Given stuff like the Time 100, which is really a statement of you being an influential person, how do you see your role as a public figure, two years out from the book's publication? Your story is one so many have been drawn to.

I don't think of myself as a public figure. The only times that I think about it really, in any serious way, are when I think about the political polarization, the general situation that we have in the country right now where there's such a clash of culture and ideology. Really a loss of goodwill between people who live where I live now—I live in New York—and people who live where I grew up in Idaho. There seems to be a real lack of understanding. There's just not a lot of crossover. There aren't a lot of people from those two worlds who are coming together. There's not a lot of interaction, there's not a lot of understanding, there's a breakdown of empathy. And there's not too many people who've lived a little bit in both places. I want those people to write more. So I suppose I should do that. [Laughs]

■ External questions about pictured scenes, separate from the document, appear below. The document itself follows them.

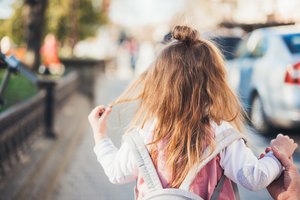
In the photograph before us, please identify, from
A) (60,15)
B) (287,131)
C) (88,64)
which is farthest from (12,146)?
(60,15)

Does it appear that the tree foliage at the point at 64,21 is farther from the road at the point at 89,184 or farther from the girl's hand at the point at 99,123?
the girl's hand at the point at 99,123

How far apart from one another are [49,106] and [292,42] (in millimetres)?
3562

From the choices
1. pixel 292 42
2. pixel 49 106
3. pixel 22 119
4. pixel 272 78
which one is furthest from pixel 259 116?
pixel 22 119

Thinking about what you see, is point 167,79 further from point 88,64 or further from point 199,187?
point 88,64

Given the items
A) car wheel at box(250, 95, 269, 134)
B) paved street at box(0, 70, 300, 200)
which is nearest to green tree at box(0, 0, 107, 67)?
paved street at box(0, 70, 300, 200)

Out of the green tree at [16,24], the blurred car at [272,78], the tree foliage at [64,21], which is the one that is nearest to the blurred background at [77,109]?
the blurred car at [272,78]

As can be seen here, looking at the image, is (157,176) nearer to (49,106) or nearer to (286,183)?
(286,183)

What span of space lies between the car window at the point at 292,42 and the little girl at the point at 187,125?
20.3ft

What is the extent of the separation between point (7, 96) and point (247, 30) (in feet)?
73.5

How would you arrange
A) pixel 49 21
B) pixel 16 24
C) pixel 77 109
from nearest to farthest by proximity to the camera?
pixel 77 109 → pixel 16 24 → pixel 49 21

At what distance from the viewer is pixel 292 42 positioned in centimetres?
856

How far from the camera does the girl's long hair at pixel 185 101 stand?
215 centimetres

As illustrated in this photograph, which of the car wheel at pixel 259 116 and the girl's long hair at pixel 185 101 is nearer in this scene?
the girl's long hair at pixel 185 101

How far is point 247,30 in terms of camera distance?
95.3 ft
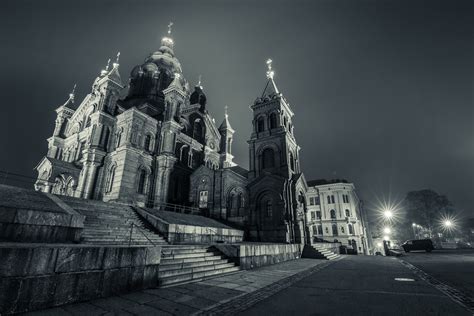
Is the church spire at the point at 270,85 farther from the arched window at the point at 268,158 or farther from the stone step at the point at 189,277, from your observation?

In that, I'm curious about your identity as a writer at this point.

Anything I write about will have to be a little bit different. Maybe I'll write personal essays or journalistic essays or a novel, I don't really know what the format will be in the future. That's kind of what's fun about writing, every project can be a little bit different. I don't know what the next thing is yet. But it'll have to be different. That will be good, because it won't be about me, I really hope. [Laughs] Mostly, I think what's missing right now is good stories about people living different lives. We have a tendency to see each other entirely through the political lens. As much as we're interested in people from Idaho, we're only interested in them to try to understand why they vote differently than we think they should. I happen to think you'll never understand why somebody votes differently than you think they should if the only thing you care about is why they voted the way they did. If you want to understand that one decision, you have to understand a whole lot of other things, and you have to be interested in people as an end in themselves. Then you have a very good chance of understanding why we disagree. That's why I think good stories are really needed. We need to have stories about people where the whole point is trying to understand people on their own terms.

You're about to hit two years on the New York Times best-seller list, which is pretty remarkable. We've talked a lot about what this means, and why, and how you're moving forward. But what has this meant to you, personally? How have you processed it all?

I wish I could answer that question. I've been saying it for about a year now: "It's too soon! I don't really know! Check in with me later!" It's all still really recent. Now I'm listening to you and I'm realizing, "No, it's been two years. That's a long time. How long do you need to process this?" I think a little bit longer. [Laughs] I don't know why. I'm grateful, I'm shocked, I'm delighted. Where I'm at right now is trying to say, okay, here's the book that for the last two years has kind of dominated my life. Now I'm going to try to get my life back from the book; let the book keep doing its thing, but I'm going to go try to get a little bit of my life back the way it was. What kind of books did I read before people used to ask me to read specific books? Where did I like to travel before I spent all this time traveling to places the book is going? I've had two years where my whole life has been about the book. What I'm trying to do now is make my life a little bit about my life. There hasn't been a whole lot of life outside of the book. I need to minimize it down to, you know, something that happened.